> [Assigned task 1] In the snowed-in tips passage, what does the text say makes plenty of fresh drinking water worth having? Answer in one to three sentences.
> [Assigned task 2] In the snowed-in tips passage, write out the part starting with "3. Comfort Bevvies." and going on through "extreme close proximity.", swapping "red wine" for "white wine".

> [Document passage]
9. Hope. Call people who live in town. Watch only TV shows/films set in sunny, warm locations. Turn your calendar ahead to June. Know that somewhere in the world, people are moving about, visiting each other, and carrying on as usual. Know that someday you’ll be back out there, too. But do a good, slow job on the boat, just in case.
1. Food. When you’re stocking up, know that after a day or two of being snowed in, you will crave only empty carbs. Pioneer spirit kicks in. By day two or three, you will cut imported Nan bread or whole grain tortillas into small triangles, deep-fry them in olive oil, and sprinkle with nacho cheese popcorn salt, just to have some chips. Then you’ll stir French onion soup mix or Cajun seasoning into cream cheese for dip. Isolation will make you feed all the baby carrots and apple wedges to the dogs.
2. Water. You’ll give up bathing after a couple days because, well, why bother, but you’ll want plenty of fresh drinking water. When you’re stuck inside, with the wood stove cranking and the furnace picking up the slack, staying hydrated will prevent your dry, freckled, northern European skin from flaking off in sheets.
3. Comfort Bevvies. Stock up on coffee, cream, eggnog, Bailey’s Irish Cream, and red wine. We all know you’ll die without coffee--nuff said about that. “Beggnog” (Bailey’s & eggnog) will create the illusion of merriment. And alternating Beggnog with red wine will (a) keep your blood pressure within normal limits; (b) provide enough sedation to keep you from delusional wandering out into the blizzard; and (c) prevent domestic disputes caused by extreme close proximity.
4. Vitamin D & Full-Spectrum Lightbulbs. Being snowed in means even less sunlight than prairie people typically get over a long winter. The lightbulbs will simulate sunlight as you skim your way through yet another wretched pulp murder mystery novel. And scientists are now discovering that large daily doses of D, say 1000-3000 IU’s, can prevent winter depression, the flaking off of dry freckled skin, and an odd ancestral longing for furry horned hats and lutefisk.
5. Internet. Symptoms of Internet withdrawal include twitching, delusions, waking several times a night to list things you must Google, talking to your spouse in clipped Facebook wall-post speech, involuntary rapid finger movements, and more twitching. Trying to open Firefox every 60 seconds will not restore a lost Internet connection and will only exacerbate withdrawal symptoms.

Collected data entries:

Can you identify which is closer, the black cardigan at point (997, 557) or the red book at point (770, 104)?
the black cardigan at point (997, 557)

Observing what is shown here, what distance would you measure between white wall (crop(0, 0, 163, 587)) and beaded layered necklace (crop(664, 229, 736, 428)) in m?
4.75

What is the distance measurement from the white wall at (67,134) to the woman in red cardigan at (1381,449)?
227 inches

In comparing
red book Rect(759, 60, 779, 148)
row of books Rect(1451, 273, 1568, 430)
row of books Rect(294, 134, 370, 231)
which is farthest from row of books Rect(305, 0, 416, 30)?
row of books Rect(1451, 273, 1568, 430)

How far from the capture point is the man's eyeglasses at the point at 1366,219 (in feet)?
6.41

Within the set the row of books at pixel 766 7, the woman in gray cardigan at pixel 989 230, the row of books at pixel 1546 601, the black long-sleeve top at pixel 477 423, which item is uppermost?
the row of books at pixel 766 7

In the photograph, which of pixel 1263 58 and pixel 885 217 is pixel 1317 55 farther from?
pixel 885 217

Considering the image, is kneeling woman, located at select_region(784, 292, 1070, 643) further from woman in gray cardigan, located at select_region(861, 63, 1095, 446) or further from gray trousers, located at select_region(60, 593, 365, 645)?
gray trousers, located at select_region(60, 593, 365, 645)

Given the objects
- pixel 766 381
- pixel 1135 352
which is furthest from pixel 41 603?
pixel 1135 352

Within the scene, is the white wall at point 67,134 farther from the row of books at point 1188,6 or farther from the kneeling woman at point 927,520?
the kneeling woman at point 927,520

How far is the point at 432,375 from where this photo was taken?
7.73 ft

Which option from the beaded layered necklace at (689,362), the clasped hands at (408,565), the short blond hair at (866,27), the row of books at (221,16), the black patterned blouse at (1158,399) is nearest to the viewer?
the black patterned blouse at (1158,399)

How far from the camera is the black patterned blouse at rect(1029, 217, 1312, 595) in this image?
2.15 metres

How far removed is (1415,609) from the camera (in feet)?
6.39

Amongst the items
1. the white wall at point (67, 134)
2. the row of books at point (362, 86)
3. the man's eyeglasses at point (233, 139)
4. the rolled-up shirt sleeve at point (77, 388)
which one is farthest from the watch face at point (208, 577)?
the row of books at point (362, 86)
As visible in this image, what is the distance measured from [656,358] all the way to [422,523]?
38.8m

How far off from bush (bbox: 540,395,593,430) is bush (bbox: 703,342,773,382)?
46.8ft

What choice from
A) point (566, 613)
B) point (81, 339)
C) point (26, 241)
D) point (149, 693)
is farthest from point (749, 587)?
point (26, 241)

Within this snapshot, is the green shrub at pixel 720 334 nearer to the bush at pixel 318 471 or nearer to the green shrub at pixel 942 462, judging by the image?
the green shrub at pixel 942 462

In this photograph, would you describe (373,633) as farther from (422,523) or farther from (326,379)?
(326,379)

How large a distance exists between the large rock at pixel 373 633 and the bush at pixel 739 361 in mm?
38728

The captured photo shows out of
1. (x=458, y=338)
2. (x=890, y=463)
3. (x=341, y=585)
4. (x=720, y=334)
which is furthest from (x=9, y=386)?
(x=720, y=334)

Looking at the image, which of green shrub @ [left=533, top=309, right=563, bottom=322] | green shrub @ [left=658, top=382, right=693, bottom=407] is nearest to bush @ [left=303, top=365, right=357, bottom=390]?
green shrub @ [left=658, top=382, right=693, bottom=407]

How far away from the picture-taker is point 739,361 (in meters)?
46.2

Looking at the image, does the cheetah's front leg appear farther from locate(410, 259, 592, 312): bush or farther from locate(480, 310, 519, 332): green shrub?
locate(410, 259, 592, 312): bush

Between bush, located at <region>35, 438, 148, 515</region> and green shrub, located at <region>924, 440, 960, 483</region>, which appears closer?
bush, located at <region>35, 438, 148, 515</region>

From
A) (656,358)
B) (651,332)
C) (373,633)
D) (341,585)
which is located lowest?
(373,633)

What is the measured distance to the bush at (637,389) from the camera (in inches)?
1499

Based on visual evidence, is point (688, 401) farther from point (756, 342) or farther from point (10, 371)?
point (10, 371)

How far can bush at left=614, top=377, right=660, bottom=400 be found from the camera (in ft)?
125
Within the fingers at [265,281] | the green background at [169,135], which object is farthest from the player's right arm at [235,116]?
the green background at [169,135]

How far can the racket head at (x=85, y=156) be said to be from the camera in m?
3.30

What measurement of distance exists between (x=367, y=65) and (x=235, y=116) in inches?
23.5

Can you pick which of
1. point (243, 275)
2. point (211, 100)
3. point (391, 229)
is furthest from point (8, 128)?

> [Written response 1] When you're stuck inside with the wood stove cranking and the furnace picking up the slack, staying hydrated will keep dry, freckled, northern European skin from flaking off in sheets.

> [Written response 2]
3. Comfort Bevvies. Stock up on coffee, cream, eggnog, Bailey’s Irish Cream, and white wine. We all know you’ll die without coffee--nuff said about that. “Beggnog” (Bailey’s & eggnog) will create the illusion of merriment. And alternating Beggnog with white wine will (a) keep your blood pressure within normal limits; (b) provide enough sedation to keep you from delusional wandering out into the blizzard; and (c) prevent domestic disputes caused by extreme close proximity.